You will need to create your config-aws.mk based off of config-aws.mk.template to reflect your credentials and your VPC configuration.

config-emr.mk contains the following params:

  • NAME: The name of the EMR cluster
  • MASTER_INSTANCE: The type of instance to use for the master node.
  • MASTER_PRICE: The maximum bid price for the master node, if using spot instances.
  • WORKER_INSTANCE: The type of instance to use for the worker nodes.
  • WORKER_PRICE: The maximum bid price for the worker nodes, if using spot instances.
  • WORKER_COUNT: The number of workers to include in this cluster.
  • USE_SPOT: Set to true to use spot instances.

The bootstrap script

EMR allows you to specify a script to run on the creation of both the master and worker nodes. We supply a script here, bootstrap-geopyspark-docker.sh, that will set up and run this docker container with the proper configuration in the bootstrap step.

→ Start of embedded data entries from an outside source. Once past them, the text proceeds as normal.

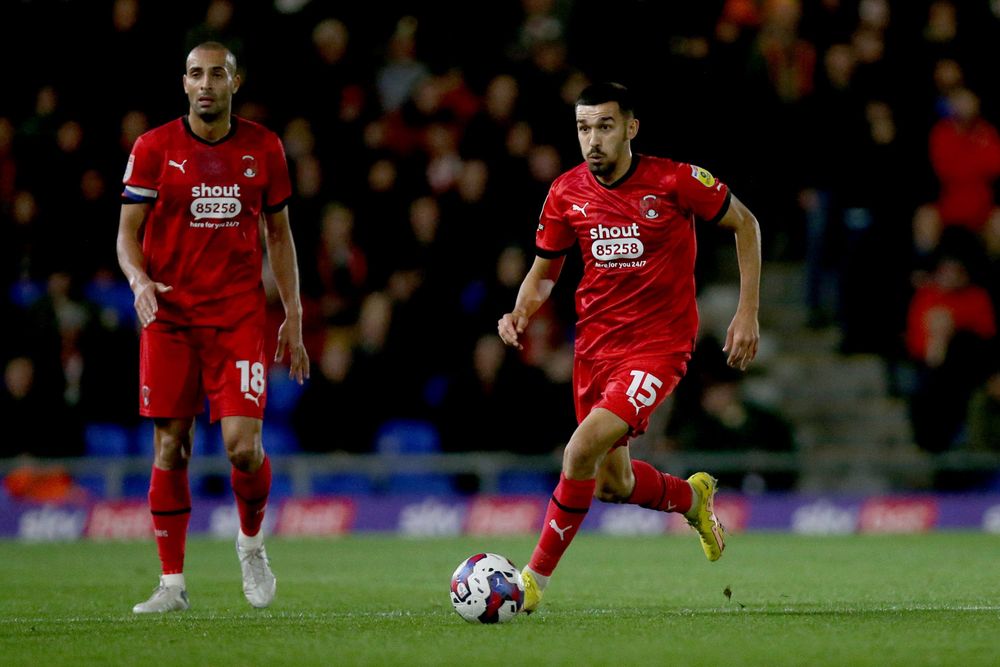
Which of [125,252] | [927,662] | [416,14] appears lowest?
[927,662]

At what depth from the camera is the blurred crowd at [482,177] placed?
15617 millimetres

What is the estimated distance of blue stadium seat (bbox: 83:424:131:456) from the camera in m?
15.5

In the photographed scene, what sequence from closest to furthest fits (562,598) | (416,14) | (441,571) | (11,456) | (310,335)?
1. (562,598)
2. (441,571)
3. (11,456)
4. (310,335)
5. (416,14)

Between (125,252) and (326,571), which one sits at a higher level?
(125,252)

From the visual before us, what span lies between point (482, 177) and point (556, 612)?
349 inches

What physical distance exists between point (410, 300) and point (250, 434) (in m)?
7.71

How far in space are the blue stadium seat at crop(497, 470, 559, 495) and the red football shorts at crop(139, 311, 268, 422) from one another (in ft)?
25.9

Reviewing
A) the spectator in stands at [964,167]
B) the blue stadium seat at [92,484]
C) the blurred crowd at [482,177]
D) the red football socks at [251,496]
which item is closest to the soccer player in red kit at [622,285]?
the red football socks at [251,496]

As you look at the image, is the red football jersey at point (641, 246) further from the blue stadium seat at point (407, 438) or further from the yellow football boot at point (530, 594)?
the blue stadium seat at point (407, 438)

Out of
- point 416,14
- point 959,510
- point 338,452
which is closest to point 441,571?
point 338,452

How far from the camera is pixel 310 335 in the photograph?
16203 mm

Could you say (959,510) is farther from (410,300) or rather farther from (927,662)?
(927,662)

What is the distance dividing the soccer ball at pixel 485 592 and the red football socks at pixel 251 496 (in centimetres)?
140

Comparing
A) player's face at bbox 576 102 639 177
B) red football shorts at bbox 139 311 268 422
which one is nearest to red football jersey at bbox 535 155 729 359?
player's face at bbox 576 102 639 177
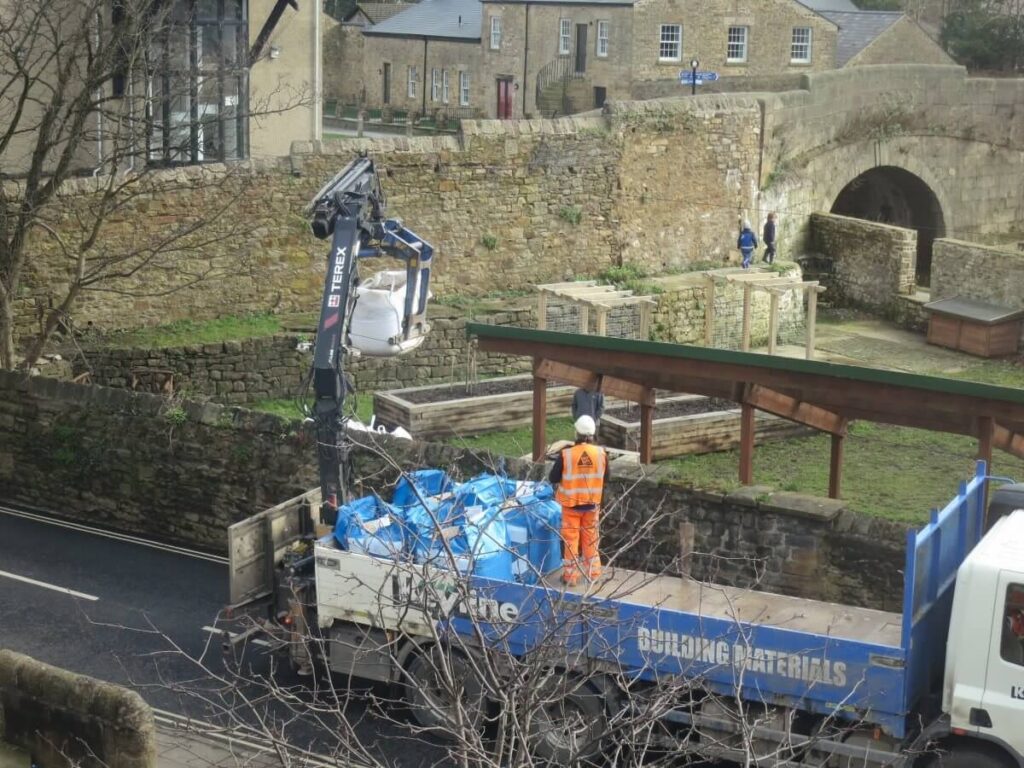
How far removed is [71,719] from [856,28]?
35.9 meters

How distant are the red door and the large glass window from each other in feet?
58.1

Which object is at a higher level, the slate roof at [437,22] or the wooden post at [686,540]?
the slate roof at [437,22]

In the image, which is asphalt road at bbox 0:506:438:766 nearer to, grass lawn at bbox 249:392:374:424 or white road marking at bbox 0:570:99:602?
white road marking at bbox 0:570:99:602

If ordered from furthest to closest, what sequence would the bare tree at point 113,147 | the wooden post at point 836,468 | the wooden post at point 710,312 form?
the wooden post at point 710,312
the bare tree at point 113,147
the wooden post at point 836,468

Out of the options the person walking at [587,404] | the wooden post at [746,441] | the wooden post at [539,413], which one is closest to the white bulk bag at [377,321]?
the wooden post at [539,413]

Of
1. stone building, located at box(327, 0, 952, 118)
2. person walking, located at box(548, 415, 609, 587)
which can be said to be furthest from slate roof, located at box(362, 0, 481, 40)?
person walking, located at box(548, 415, 609, 587)

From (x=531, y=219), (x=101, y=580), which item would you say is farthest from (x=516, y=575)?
(x=531, y=219)

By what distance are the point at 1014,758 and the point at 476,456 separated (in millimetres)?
5478

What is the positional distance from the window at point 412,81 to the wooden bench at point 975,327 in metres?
23.3

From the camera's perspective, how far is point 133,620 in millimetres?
13539

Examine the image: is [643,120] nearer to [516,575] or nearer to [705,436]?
[705,436]

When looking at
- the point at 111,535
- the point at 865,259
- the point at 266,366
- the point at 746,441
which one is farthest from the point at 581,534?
the point at 865,259

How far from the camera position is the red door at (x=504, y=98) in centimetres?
4291

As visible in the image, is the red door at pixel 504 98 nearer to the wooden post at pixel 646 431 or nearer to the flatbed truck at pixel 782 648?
the wooden post at pixel 646 431
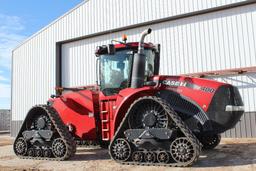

The script needs to be on S3 in order to be available to the EMR starutp process; to place on S3, use the Makefile command

$ make upload-code

Starting the cluster

Now all we have to do to interact with the cluster is use the following Makefile commands:

# Create the cluster
$ make create-cluster

# Terminate the cluster
$ make terminate-cluster

# SSH into the master node
$ make ssh

# Create an SSH tunnel to the master for viewing EMR Application UIs
$ make proxy

# Grab the logs from the master
$ make get-logs

The create-cluster command will place a text file, cluster-id.txt in this directy which holds the Cluster ID. All the other commands use that ID to interact with the cluster. teriminate-cluster will remove this text file.

Accessing JupyterHub

Grab the public DNS name for the master node of the cluster, and visit http://[MASTER DNS]:8000. You should see the JupyterHub login page. The user and password are both hadoop.

Note: Don't forget to open up port 8000 in the security group of the master node, or else you won't be able to access the JupyterHub endpoint.